-- BEGIN Text shown --

Costs, meanwhile, have fallen to the point where the combined expense of generating solar and storing it is almost as cheap as coal, according to SooChow Securities Ltd.

But the capacity is going largely unused. In the area served by State Grid Corp. of China, which covers more than 80% of the country, the average system was in use 390 hours and had 93 charge-and-discharge cycles in the first six months of the year, according to the NEA. While those numbers represent a near-doubling from the previous year, they still mean that the average system operated only once every other day and sat idle 91% of the time.

The big problem is incentives. Most of China’s energy storage is developed because of provincial requirements that large wind and solar farms either build or rent storage space in order to get permitted. That gives companies a reason to construct systems in order to deliver profitable renewables plants, but little motivation to make sure they’re used. 

To create incentives to use the storage, China will need further power market reforms, according to BloombergNEF. Having electricity prices that change at different hours of the day, which many provinces are testing out, can create power trading arbitrage that storage systems can tap into. 

China is in the midst of a clean energy boom, with new wind and solar additions keeping pace in 2024 with last year’s record levels. And so far, the grid has managed to make use of most of that power. Solar and wind curtailments both rose in the first half of the year, but are at relatively manageable levels of 3% and 3.9% respectively, according to the NEA.

Eventually, though, generating so much power that’s only available for a few hours a day will cause major problems for a grid designed to distribute it around the clock. To make sure that doesn’t happen, China needs to lean more heavily on its fleet of batteries.

-- END Text shown --

### Problem to solve
Retype the passage on China's energy storage, starting at "China is in" and ending at "fleet of batteries.".

-- BEGIN Raw data --

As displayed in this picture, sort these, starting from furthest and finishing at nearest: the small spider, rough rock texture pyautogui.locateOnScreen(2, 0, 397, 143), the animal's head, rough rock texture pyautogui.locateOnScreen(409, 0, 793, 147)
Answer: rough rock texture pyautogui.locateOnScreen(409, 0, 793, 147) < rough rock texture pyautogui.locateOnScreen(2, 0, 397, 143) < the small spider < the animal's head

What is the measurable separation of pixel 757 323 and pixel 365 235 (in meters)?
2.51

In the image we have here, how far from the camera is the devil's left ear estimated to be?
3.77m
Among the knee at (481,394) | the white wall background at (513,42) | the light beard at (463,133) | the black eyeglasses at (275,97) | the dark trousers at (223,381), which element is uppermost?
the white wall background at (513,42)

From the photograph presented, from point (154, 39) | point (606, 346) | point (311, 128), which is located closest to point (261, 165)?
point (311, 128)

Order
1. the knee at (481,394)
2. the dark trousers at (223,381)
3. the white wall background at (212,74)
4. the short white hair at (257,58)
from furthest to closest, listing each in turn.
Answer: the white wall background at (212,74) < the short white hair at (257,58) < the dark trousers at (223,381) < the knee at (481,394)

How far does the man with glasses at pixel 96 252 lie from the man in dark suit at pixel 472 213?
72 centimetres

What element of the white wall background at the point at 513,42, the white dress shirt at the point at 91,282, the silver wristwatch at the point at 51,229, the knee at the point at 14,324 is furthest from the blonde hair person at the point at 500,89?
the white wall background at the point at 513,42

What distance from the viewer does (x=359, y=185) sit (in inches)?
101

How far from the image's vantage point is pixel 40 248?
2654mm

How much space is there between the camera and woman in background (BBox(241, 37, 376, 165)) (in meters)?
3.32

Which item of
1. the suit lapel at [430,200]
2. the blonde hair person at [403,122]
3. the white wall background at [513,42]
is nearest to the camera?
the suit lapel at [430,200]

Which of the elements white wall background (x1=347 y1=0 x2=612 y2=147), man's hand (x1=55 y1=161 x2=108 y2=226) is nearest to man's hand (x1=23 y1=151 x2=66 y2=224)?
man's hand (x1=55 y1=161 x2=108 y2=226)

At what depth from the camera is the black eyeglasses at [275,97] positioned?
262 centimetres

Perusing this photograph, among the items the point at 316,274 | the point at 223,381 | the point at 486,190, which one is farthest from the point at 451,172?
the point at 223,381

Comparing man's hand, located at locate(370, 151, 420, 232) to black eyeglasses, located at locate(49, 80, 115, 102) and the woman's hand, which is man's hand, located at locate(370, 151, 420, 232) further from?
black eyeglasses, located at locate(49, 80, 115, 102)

-- END Raw data --

### Written solution
China is in the midst of a clean energy boom, with new wind and solar additions keeping pace in 2024 with last year’s record levels. And so far, the grid has managed to make use of most of that power. Solar and wind curtailments both rose in the first half of the year, but are at relatively manageable levels of 3% and 3.9% respectively, according to the NEA.

Eventually, though, generating so much power that’s only available for a few hours a day will cause major problems for a grid designed to distribute it around the clock. To make sure that doesn’t happen, China needs to lean more heavily on its fleet of batteries.